Robert Saunders-Dundas (1771-1851) Second Viscount Melville from 1811. First Lord of the Admiralty, 1812-27, 1828-30. Son of Henry Dundas (1742-1811), Pitt’s Home Secretary, powerful Scottish political ‘fixer’ and friend of Charles Jenkinson. He studied at Göttingen, Edinburgh and Emmanuel College, Cambridge, then was called to the Bar at Lincoln’s Inn in 1788.
Melville, after seven years as private secretary to his father, became Keeper of the Signet for Scotland in 1801 when his father left office under Addington, thereby maintaining the family’s electoral influence, which declined slowly but was to allow Melville to bring 25 or so Scottish votes to the aid of Liverpool’s administration, acting as advisor on Scottish matters to both the Prince Regent and Liverpool. He kept this job despite his father’s 1805 impeachment, then lost it during the Ministry of All the Talents, to be appointed President of the Board of Control and then Chief Secretary for Ireland under Portland.
Perceval wanted to appoint Melville Secretary of State for War and the Colonies, but Melville’s father prevented him from accepting Cabinet office, so he returned to the Board of Control. There he drafted the East India Company’s charter renewal of 1813, under which it gave up its exclusive trading privileges.

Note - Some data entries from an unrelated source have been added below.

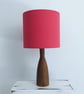 Handmade plain raspberry pink drum lampshade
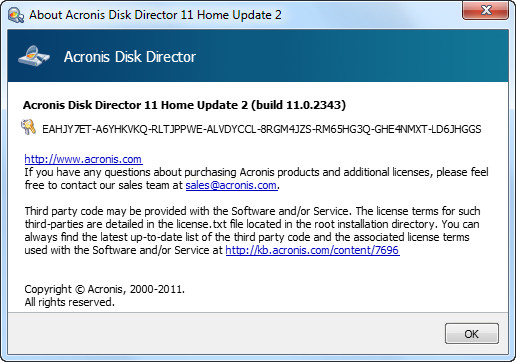 Acronis Disk Director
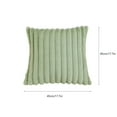 thumbnail image 3 of JoyMoreHome Plush Striped Throw Pillow, 17.7x17.7 Inch Decorative Throw Pillow, Soft Cozy Cushion, for Bed, Bedroom, Spfa, Livingroom, 3 of 7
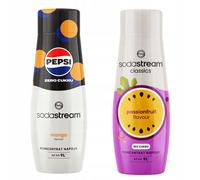 Set di 2 concentrati e sciroppi. Sodastream Pepsi MAX Mango + Frutto della Passi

In March 1812, after his father’s death, he was shifted to the Admiralty and promoted to the Cabinet, where Liverpool kept him. Wellington recalled him in 1828. He was a moderate in politics, a friend of Canning and mildly favoured Catholic Emancipation – he proposed and successfully passed a bill in 1817 allowing Catholics to accept army commissions without swearing an oath decrying the doctrine of transubstantiation.1 However, he resigned from the government along with the right-wing stalwarts when Canning became Prime Minister and formed a mixed administration in 1827.
Melville was an intelligent and hard-working Cabinet minister; Mrs. Arbuthnot wrote of him: ‘He is an excellent man, honest and honourable, naturally sagacious.’2 He was concerned about a possible revival in the French fleet in 1813-14 and, once peace came, resisted attempts to cut down the navy drastically. He opposed the introduction of steam because of its expense and would thus put Britain on the same level as her rivals. He was also a keen proponent of naval exploration, together with the long-standing Second Secretary Sir John Barrow3 and is commemorated in Melville Sound, Canada and Melville Island in Australia.
[1] In Catholic doctrine (dating from the eleventh century) the bread and wine offered at the Eucharist actually becomes the blood of Christ. Protestants from Martin Luther on, including the Church of England, do not accept this and regard the bread and wine as purely symbolic.
[2] Bamford and Wellington, The Journal of Mrs. Arbuthnot, 1820-32, Vol. 2, p. 225.
[3] Sir John Barrow (1764-1848). Second Secretary to the Admiralty, 1805-6, 1807-45 (appointed by the 1st Viscount Melville). Sponsor of numerous expeditions of Arctic discovery. Author of numerous books and Quarterly Review articles. Commemorated in the Barrow Strait.